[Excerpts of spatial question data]
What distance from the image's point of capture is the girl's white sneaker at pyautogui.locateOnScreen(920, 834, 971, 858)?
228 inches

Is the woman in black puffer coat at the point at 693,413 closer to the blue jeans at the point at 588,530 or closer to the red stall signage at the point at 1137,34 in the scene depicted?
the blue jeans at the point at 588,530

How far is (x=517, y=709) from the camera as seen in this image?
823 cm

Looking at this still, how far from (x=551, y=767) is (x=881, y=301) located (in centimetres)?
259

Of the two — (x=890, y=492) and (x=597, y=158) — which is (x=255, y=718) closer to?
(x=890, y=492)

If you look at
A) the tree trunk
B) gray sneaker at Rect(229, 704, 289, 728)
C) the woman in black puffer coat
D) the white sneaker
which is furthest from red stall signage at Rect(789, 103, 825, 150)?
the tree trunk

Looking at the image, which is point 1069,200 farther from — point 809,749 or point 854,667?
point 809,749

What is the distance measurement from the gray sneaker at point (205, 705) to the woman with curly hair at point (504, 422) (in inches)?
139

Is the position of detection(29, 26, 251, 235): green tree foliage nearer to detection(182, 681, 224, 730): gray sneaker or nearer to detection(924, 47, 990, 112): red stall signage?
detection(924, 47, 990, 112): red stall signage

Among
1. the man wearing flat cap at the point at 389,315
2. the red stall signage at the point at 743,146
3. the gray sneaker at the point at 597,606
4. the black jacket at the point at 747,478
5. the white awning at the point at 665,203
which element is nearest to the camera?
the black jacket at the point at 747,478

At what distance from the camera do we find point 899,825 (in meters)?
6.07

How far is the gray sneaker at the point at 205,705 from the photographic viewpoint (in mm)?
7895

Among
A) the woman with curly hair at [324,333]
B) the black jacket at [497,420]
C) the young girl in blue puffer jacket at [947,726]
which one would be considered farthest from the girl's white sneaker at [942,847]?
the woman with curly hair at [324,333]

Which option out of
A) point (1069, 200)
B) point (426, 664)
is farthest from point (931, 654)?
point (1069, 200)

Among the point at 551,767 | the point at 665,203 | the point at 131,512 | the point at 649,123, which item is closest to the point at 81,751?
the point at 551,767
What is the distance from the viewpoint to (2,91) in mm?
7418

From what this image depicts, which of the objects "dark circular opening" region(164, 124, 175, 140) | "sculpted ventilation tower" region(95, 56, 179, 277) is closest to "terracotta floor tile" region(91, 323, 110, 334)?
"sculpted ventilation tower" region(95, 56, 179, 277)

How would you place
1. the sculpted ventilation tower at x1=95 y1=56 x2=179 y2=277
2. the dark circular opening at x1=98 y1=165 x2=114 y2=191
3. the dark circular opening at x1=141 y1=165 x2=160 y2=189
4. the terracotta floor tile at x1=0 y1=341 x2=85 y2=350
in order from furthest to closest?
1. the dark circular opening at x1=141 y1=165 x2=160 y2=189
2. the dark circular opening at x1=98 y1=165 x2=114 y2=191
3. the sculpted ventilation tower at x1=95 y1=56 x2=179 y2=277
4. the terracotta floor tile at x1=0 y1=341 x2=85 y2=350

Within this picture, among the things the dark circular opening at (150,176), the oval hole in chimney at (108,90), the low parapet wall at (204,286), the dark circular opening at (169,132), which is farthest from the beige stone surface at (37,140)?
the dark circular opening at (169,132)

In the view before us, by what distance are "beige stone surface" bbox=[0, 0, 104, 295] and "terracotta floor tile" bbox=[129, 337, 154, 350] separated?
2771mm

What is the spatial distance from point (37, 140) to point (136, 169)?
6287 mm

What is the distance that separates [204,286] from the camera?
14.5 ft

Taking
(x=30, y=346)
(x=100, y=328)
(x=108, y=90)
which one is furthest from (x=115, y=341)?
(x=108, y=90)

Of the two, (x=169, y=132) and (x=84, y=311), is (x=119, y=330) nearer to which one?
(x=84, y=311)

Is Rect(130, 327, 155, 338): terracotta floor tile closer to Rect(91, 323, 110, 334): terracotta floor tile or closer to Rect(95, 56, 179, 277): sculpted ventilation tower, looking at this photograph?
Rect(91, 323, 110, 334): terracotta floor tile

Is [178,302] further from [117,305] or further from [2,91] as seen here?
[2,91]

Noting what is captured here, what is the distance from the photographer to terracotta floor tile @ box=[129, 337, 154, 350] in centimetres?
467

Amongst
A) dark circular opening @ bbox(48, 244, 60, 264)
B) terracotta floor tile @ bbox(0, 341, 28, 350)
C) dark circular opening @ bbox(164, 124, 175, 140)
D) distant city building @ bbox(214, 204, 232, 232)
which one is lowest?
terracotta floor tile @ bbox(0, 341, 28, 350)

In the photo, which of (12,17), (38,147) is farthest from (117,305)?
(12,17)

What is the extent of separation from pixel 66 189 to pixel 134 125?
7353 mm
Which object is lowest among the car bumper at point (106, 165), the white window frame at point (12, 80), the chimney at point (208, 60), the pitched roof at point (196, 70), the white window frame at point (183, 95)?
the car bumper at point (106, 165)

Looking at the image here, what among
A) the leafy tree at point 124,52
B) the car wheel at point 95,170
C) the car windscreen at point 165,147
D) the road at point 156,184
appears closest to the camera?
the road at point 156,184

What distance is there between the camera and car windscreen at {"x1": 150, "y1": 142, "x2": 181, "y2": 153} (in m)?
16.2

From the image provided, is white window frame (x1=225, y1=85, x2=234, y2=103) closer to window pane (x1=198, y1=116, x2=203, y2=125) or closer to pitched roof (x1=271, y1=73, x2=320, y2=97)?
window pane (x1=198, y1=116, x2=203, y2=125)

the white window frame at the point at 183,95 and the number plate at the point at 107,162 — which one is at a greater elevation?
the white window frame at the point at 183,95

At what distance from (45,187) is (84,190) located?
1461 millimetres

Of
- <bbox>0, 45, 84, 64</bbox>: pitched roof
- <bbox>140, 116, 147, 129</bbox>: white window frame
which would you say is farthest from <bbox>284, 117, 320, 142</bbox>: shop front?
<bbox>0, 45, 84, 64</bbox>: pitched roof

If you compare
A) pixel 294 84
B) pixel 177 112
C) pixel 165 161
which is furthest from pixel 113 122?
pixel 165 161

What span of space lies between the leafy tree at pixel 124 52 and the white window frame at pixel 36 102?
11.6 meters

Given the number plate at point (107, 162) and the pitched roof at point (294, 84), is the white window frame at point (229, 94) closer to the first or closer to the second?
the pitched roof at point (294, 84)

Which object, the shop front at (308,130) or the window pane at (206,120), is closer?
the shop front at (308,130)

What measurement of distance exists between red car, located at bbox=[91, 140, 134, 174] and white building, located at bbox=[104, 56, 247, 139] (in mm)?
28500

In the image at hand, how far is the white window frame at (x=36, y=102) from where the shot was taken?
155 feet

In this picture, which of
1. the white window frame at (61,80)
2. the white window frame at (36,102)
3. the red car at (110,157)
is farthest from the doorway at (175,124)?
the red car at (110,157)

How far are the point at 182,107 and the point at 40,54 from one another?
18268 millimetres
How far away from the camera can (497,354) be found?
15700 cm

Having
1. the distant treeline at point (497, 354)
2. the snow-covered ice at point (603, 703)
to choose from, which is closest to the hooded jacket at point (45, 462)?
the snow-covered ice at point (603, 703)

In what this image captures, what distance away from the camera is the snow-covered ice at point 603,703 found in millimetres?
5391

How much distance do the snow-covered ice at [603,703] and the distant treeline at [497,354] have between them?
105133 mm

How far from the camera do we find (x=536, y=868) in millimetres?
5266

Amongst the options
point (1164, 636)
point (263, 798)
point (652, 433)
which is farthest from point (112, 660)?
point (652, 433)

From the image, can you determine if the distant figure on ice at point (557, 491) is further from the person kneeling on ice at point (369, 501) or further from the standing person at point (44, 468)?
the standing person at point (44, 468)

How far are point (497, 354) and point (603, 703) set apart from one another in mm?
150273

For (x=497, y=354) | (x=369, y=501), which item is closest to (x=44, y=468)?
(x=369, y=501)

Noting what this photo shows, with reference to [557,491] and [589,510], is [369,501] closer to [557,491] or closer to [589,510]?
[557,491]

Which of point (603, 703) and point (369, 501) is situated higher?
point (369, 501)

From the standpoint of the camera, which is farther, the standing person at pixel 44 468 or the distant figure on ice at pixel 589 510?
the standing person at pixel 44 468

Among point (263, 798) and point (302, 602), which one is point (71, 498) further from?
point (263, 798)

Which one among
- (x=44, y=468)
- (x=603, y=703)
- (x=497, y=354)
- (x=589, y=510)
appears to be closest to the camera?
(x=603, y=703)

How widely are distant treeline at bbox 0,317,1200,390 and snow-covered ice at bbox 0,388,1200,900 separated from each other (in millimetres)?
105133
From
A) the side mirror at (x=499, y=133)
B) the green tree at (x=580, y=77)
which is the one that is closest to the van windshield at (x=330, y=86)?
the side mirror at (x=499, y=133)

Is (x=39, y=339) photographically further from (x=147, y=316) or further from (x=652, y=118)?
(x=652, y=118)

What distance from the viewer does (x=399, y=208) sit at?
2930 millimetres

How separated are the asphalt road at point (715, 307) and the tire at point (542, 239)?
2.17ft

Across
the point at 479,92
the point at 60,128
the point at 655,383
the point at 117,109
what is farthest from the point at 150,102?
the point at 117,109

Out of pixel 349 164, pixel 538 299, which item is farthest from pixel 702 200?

TASK DESCRIPTION -
Set down only these lines, exactly: the line containing "Is (x=39, y=339)" and each line after it, through the end of the listing.

COMPLETED TASK -
Is (x=39, y=339) photographically further from (x=147, y=316) or further from (x=652, y=118)?
(x=652, y=118)

What distance from the viewer does (x=399, y=208) sit at?
2930 millimetres

How separated are the asphalt road at point (715, 307) and the tire at point (542, 239)?
2.17ft

Across
the point at 479,92
the point at 60,128
the point at 655,383
the point at 117,109
what is farthest from the point at 150,102?
the point at 117,109

Out of pixel 349 164, pixel 538 299, which item is farthest from pixel 702 200?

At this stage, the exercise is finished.